Task brief:
Transcribe the data that follows precisely, omitting nothing.

Entries taken from a collection:
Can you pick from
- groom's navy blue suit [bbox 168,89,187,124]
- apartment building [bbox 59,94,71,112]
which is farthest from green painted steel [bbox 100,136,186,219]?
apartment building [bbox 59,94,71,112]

Answer to this problem:
Can you pick from
- groom's navy blue suit [bbox 168,89,187,124]
- apartment building [bbox 59,94,71,112]
which is farthest from green painted steel [bbox 100,136,186,219]?
apartment building [bbox 59,94,71,112]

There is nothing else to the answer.